Don Juan está solo como todos ellos aunque dice que tiene “un mmmontón de familia” que vive en Cochabamba, y casi disculpándolos o disculpándose, cuenta que no se lo llevaron porque él no piensa moverse de La Paz. “¡Aquí he nacido y aquí voy a mmmorir!” señala hacia el suelo con el dedo índice como tecleando una máquina de escribir. Su terquedad es comprensible cuando se le oye contar que fue “el ppprimer pintor de la ciudad”, es más “todos esos edificios que usted ve ahí –señala hacia la ciudad- los he pintado yo” alega con un envidiable sentido de propiedad, como si la ciudad misma fuese suya. “¡He trabajado con mmministros, con pppresidentes de la República yo!”, abre grandes sus ojos y acerca el oído para escuchar. Don Juan es un hombre rotundo, educado y triste.
El tiempo para él se ha detenido allá por los años 50. Ya no sabe quién es presidente del país aunque ha oído su nombre y lo menciona. A pesar de su desgano, es un hombre informado. Y a pesar de su aplomo, cuando recuerda a su madre viuda y cómo él trabajó para ayudarla a mantener a cinco hermanas menores, llora. Y como todos sus vecinos en el hogar de Las awichas, don Juan espera la muerte.
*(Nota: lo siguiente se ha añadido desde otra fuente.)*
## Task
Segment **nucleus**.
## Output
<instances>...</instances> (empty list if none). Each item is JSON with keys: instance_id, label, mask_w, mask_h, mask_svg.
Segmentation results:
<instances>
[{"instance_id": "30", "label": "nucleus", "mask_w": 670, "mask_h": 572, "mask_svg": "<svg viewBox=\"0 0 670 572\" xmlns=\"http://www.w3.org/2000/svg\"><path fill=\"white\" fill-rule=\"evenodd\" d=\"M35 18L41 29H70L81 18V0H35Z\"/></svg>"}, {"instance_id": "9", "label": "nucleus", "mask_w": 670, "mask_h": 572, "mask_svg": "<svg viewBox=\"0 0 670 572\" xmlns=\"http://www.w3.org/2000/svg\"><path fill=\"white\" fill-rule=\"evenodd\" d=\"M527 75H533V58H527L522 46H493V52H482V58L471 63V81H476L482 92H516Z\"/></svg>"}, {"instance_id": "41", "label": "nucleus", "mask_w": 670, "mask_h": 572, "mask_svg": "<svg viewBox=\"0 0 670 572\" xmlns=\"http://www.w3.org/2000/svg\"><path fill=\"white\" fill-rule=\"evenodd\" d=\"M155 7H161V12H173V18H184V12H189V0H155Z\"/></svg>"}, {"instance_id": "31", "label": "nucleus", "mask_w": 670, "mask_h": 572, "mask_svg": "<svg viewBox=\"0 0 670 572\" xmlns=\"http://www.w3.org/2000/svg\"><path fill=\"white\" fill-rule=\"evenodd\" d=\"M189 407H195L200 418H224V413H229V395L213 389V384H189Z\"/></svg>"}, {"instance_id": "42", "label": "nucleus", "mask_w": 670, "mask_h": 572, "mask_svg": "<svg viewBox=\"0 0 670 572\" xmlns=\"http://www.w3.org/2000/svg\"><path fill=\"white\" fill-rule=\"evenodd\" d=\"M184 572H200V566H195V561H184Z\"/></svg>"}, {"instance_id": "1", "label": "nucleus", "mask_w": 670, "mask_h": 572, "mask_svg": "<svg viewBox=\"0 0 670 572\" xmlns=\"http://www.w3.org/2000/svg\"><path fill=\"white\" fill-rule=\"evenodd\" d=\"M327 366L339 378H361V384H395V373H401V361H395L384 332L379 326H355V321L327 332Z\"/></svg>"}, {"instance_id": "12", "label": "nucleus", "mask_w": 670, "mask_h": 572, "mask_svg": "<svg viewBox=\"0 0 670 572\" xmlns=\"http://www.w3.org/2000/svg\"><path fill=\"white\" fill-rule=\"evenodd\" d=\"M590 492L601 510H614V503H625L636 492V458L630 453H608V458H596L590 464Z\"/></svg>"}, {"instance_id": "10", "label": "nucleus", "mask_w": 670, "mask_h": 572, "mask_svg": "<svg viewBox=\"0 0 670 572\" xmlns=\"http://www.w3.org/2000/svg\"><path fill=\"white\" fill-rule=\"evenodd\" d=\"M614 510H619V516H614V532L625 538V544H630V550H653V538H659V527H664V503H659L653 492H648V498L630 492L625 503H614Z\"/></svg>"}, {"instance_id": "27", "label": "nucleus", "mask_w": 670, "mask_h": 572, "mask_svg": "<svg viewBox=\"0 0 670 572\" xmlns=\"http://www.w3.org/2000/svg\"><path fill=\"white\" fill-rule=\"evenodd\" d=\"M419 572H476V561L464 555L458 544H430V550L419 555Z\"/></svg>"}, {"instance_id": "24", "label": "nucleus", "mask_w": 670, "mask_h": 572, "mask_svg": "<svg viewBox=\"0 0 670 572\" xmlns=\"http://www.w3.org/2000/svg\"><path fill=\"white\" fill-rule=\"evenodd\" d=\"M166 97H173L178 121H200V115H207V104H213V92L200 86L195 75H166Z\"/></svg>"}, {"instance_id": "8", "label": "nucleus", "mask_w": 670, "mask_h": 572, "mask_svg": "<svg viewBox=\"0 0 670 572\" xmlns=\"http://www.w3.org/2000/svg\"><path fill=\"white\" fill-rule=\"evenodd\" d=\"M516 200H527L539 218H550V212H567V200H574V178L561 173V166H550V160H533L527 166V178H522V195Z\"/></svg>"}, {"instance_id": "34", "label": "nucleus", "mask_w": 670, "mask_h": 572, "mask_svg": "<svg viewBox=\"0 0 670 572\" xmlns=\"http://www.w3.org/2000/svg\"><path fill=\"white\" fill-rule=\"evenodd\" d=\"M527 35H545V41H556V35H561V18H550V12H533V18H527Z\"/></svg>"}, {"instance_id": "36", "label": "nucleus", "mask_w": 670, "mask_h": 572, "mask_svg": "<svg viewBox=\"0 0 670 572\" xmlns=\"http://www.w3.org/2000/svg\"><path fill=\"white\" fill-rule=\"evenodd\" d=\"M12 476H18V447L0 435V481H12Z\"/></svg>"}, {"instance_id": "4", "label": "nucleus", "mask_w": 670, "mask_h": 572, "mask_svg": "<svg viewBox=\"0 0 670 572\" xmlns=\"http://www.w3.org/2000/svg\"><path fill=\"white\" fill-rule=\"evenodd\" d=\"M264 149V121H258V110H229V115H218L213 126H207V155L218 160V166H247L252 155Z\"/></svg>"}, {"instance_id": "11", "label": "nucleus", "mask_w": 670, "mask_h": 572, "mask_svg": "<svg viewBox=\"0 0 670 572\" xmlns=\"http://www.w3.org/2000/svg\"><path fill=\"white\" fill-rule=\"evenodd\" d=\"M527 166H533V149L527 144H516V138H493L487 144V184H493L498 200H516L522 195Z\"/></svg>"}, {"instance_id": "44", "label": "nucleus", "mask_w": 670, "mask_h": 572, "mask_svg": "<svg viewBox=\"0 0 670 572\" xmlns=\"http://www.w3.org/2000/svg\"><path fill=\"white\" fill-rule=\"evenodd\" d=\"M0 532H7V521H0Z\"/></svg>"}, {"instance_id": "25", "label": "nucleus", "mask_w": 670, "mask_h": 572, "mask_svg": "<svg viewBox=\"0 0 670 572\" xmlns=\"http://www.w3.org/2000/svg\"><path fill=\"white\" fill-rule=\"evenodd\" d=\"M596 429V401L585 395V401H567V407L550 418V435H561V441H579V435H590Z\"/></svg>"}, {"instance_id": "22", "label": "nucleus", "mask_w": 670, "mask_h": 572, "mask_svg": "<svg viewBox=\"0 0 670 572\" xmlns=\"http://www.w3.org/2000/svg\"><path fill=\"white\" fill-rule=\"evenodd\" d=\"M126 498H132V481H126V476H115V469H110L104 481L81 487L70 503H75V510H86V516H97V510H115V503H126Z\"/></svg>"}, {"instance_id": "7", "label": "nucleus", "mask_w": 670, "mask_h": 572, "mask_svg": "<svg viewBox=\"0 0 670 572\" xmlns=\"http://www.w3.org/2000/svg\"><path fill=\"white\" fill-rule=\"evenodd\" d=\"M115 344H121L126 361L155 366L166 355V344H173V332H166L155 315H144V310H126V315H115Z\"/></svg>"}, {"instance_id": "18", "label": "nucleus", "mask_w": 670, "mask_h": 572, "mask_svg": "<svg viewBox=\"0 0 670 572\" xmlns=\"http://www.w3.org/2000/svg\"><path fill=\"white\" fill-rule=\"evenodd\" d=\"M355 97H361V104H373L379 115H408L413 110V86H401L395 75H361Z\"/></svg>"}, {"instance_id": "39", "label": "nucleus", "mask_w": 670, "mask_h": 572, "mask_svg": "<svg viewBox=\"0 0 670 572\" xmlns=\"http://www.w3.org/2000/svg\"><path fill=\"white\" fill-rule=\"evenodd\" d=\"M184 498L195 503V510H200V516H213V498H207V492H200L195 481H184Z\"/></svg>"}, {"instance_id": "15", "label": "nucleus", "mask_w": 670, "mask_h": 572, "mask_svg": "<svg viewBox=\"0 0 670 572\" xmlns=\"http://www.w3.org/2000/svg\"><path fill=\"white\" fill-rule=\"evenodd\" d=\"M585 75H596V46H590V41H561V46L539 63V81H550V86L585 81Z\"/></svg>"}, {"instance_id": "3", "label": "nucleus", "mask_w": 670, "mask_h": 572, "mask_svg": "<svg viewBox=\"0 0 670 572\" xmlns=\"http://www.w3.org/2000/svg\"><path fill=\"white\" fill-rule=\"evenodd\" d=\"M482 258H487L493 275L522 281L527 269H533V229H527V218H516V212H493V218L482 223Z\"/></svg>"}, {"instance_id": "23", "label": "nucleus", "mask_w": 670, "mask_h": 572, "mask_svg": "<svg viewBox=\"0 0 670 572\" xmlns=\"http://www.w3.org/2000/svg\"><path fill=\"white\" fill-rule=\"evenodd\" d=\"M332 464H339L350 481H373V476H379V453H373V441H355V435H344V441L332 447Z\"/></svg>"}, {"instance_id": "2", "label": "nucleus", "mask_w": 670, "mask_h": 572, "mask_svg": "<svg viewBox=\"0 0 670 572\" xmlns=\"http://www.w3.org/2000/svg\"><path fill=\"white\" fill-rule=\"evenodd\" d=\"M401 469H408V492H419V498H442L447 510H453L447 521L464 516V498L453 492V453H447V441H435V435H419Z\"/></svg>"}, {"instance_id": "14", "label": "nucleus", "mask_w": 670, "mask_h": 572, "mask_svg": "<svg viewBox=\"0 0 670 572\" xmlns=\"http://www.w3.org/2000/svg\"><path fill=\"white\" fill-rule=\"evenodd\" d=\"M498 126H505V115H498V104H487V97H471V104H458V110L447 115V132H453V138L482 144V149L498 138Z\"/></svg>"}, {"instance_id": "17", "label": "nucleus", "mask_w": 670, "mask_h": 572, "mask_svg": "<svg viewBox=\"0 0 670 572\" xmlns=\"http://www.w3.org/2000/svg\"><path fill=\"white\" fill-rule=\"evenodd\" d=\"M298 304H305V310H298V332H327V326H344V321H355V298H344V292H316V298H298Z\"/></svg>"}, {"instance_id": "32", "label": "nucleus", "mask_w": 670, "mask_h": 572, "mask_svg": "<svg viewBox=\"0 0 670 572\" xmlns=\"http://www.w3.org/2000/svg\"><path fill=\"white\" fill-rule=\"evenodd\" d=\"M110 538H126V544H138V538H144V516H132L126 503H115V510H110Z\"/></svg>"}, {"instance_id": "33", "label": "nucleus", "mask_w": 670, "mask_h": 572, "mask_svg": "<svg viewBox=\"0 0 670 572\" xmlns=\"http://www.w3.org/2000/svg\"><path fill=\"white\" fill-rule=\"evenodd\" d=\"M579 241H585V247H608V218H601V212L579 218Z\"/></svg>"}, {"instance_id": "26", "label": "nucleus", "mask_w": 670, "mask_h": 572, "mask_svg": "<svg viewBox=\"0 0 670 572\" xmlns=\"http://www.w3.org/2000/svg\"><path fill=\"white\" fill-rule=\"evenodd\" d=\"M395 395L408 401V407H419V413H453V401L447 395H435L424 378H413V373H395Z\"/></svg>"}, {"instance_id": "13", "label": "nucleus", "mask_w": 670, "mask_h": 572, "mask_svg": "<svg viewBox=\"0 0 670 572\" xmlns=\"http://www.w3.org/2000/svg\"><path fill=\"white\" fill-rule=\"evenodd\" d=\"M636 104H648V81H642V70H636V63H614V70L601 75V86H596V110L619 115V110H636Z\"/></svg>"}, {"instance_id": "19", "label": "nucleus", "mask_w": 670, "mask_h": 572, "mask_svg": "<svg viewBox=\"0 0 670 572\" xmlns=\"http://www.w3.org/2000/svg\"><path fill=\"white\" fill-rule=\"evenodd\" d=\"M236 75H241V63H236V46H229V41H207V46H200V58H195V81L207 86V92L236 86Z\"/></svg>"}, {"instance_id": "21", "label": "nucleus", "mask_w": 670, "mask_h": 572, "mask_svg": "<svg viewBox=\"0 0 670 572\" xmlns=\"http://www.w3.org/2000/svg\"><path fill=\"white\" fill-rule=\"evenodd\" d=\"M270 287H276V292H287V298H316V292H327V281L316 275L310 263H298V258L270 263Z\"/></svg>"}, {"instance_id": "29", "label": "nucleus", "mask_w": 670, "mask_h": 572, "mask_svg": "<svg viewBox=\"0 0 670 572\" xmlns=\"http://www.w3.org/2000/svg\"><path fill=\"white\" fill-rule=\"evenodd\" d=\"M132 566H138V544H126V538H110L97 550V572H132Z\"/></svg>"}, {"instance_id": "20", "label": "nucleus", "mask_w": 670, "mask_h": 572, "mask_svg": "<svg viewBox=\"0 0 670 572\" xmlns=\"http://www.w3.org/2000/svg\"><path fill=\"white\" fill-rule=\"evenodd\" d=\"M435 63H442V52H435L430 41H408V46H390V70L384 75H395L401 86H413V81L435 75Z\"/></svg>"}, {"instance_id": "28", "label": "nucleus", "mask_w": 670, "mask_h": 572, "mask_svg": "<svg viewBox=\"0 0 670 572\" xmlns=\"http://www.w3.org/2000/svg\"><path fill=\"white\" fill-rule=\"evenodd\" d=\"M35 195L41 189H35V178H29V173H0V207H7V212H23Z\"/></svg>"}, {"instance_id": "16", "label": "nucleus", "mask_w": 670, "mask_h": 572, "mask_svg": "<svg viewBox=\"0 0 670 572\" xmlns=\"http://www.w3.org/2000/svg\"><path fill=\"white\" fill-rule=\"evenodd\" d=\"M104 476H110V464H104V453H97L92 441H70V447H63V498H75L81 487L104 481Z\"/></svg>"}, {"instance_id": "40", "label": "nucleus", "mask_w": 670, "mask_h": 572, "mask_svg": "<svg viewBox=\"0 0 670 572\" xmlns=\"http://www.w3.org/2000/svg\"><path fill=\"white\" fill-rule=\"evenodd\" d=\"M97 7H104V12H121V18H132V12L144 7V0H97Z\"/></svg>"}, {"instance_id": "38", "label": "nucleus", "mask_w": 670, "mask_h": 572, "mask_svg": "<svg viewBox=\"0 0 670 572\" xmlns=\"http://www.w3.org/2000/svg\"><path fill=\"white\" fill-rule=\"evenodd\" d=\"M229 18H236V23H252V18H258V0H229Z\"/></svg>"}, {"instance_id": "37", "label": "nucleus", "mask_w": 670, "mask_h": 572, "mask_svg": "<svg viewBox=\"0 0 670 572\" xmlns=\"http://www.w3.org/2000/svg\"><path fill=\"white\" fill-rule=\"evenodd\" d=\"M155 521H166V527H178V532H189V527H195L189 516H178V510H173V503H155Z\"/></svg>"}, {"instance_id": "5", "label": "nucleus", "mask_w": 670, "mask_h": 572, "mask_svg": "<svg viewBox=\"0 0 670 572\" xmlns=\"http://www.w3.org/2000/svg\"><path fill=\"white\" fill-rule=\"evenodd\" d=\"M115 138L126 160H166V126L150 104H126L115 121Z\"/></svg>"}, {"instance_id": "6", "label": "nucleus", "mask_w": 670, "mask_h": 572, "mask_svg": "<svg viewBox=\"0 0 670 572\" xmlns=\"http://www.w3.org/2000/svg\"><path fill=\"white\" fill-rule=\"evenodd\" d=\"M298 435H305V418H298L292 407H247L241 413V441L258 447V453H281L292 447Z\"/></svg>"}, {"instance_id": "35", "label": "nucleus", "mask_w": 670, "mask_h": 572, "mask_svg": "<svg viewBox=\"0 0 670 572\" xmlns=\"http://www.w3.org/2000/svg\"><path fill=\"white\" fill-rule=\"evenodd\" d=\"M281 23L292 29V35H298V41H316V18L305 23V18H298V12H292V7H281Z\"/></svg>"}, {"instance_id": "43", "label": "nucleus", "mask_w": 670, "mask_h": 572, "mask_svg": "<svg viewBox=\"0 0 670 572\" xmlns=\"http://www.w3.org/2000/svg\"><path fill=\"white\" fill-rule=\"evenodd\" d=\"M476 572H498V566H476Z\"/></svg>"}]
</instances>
Mientras llegue, se levanta, y al final de la tarde cuando el sol se esconde, él vuelve caminando lentamente al único hogar que le queda.
Despedida (de Tarija)
Antes de terminar, es imprescindible que usted haga clic aquí y luego de sacudir el alma continúe, ya termino. https://www.youtube.com/watch?v=O65OX2gDBk8&list=PLbOwGTQfGf1UcZPK9l5irkxySCj0sw9EL&index=2
De fondo aquel bolero de caballería. Los ancianos están sentados al sol en círculo allí en el patio de la casa número 122 de Pampahasi. Tienen vistas. En sus manos sostienen sus propias fotografías que un grupo de visitantes extranjeros les tomaron hace algún tiempo y hoy fueron a entregárselas como regalo. Ellos las reciben como niños a la hora del recreo. Miran las fotografías, se contemplan como último rastro de su paso por el mundo, por esta ciudad que seguirá en el mismo lugar, años y años después de que todos nosotros hayamos partido y por los siglos de los siglos.
Desde aquella visita han transcurrido diez años y muchas veces pensé en volver y no quise por temor a no encontrarlos, o ver a Elia sin Mariano, o al revés, o pasar por esa esquina sin mirar a su ilustre habitante tomando sol. De modo que prefiero imaginarlos en ese patio recibiendo siempre un regalo de agradecimiento por sus vidas, de parte nuestra.